== Problem details ==
Please copy every line of the material exactly.

─── Data records ───

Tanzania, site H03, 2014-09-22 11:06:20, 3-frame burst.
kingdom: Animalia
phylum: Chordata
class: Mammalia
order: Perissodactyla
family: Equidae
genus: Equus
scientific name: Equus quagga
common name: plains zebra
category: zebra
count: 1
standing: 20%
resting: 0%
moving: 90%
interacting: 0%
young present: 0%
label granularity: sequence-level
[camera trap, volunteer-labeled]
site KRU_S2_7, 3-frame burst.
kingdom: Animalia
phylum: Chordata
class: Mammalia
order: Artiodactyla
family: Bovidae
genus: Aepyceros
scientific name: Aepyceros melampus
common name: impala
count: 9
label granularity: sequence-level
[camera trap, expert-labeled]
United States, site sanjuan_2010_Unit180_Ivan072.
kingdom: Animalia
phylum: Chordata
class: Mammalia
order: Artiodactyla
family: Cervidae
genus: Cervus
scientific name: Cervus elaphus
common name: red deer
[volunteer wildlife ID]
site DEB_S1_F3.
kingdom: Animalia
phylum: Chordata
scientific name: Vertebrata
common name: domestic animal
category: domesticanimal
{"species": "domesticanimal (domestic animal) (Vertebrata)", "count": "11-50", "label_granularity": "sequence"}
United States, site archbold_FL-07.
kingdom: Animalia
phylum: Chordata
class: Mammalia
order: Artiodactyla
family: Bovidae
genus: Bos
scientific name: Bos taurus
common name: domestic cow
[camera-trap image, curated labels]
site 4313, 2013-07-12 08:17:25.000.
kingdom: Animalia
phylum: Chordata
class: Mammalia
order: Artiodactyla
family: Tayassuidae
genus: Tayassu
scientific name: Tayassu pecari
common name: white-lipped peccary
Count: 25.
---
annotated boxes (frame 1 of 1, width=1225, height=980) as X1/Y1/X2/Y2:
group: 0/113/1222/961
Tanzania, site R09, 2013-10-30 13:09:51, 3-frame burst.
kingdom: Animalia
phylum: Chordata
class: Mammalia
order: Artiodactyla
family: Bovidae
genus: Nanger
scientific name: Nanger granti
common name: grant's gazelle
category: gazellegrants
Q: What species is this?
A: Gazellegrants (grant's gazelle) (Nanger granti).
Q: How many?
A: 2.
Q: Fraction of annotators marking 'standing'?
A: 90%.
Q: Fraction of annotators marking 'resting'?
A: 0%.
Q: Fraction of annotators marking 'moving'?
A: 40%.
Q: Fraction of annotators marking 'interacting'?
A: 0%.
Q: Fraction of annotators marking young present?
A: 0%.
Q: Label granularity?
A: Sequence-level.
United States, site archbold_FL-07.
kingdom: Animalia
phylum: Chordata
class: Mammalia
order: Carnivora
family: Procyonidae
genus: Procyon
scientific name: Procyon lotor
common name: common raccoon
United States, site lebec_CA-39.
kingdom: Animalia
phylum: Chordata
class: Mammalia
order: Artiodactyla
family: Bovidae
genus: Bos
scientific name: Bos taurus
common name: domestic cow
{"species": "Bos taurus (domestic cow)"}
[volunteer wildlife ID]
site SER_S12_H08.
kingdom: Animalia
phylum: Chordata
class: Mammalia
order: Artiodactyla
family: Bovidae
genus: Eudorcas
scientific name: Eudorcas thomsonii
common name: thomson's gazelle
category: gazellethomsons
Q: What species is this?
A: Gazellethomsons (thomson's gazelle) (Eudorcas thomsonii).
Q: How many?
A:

───

== Exercise result ==
Tanzania, site H03, 2014-09-22 11:06:20, 3-frame burst.
kingdom: Animalia
phylum: Chordata
class: Mammalia
order: Perissodactyla
family: Equidae
genus: Equus
scientific name: Equus quagga
common name: plains zebra
category: zebra
count: 1
standing: 20%
resting: 0%
moving: 90%
interacting: 0%
young present: 0%
label granularity: sequence-level
[camera trap, volunteer-labeled]
site KRU_S2_7, 3-frame burst.
kingdom: Animalia
phylum: Chordata
class: Mammalia
order: Artiodactyla
family: Bovidae
genus: Aepyceros
scientific name: Aepyceros melampus
common name: impala
count: 9
label granularity: sequence-level
[camera trap, expert-labeled]
United States, site sanjuan_2010_Unit180_Ivan072.
kingdom: Animalia
phylum: Chordata
class: Mammalia
order: Artiodactyla
family: Cervidae
genus: Cervus
scientific name: Cervus elaphus
common name: red deer
[volunteer wildlife ID]
site DEB_S1_F3.
kingdom: Animalia
phylum: Chordata
scientific name: Vertebrata
common name: domestic animal
category: domesticanimal
{"species": "domesticanimal (domestic animal) (Vertebrata)", "count": "11-50", "label_granularity": "sequence"}
United States, site archbold_FL-07.
kingdom: Animalia
phylum: Chordata
class: Mammalia
order: Artiodactyla
family: Bovidae
genus: Bos
scientific name: Bos taurus
common name: domestic cow
[camera-trap image, curated labels]
site 4313, 2013-07-12 08:17:25.000.
kingdom: Animalia
phylum: Chordata
class: Mammalia
order: Artiodactyla
family: Tayassuidae
genus: Tayassu
scientific name: Tayassu pecari
common name: white-lipped peccary
Count: 25.
---
annotated boxes (frame 1 of 1, width=1225, height=980) as X1/Y1/X2/Y2:
group: 0/113/1222/961
Tanzania, site R09, 2013-10-30 13:09:51, 3-frame burst.
kingdom: Animalia
phylum: Chordata
class: Mammalia
order: Artiodactyla
family: Bovidae
genus: Nanger
scientific name: Nanger granti
common name: grant's gazelle
category: gazellegrants
Q: What species is this?
A: Gazellegrants (grant's gazelle) (Nanger granti).
Q: How many?
A: 2.
Q: Fraction of annotators marking 'standing'?
A: 90%.
Q: Fraction of annotators marking 'resting'?
A: 0%.
Q: Fraction of annotators marking 'moving'?
A: 40%.
Q: Fraction of annotators marking 'interacting'?
A: 0%.
Q: Fraction of annotators marking young present?
A: 0%.
Q: Label granularity?
A: Sequence-level.
United States, site archbold_FL-07.
kingdom: Animalia
phylum: Chordata
class: Mammalia
order: Carnivora
family: Procyonidae
genus: Procyon
scientific name: Procyon lotor
common name: common raccoon
United States, site lebec_CA-39.
kingdom: Animalia
phylum: Chordata
class: Mammalia
order: Artiodactyla
family: Bovidae
genus: Bos
scientific name: Bos taurus
common name: domestic cow
{"species": "Bos taurus (domestic cow)"}
[volunteer wildlife ID]
site SER_S12_H08.
kingdom: Animalia
phylum: Chordata
class: Mammalia
order: Artiodactyla
family: Bovidae
genus: Eudorcas
scientific name: Eudorcas thomsonii
common name: thomson's gazelle
category: gazellethomsons
Q: What species is this?
A: Gazellethomsons (thomson's gazelle) (Eudorcas thomsonii).
Q: How many?
A:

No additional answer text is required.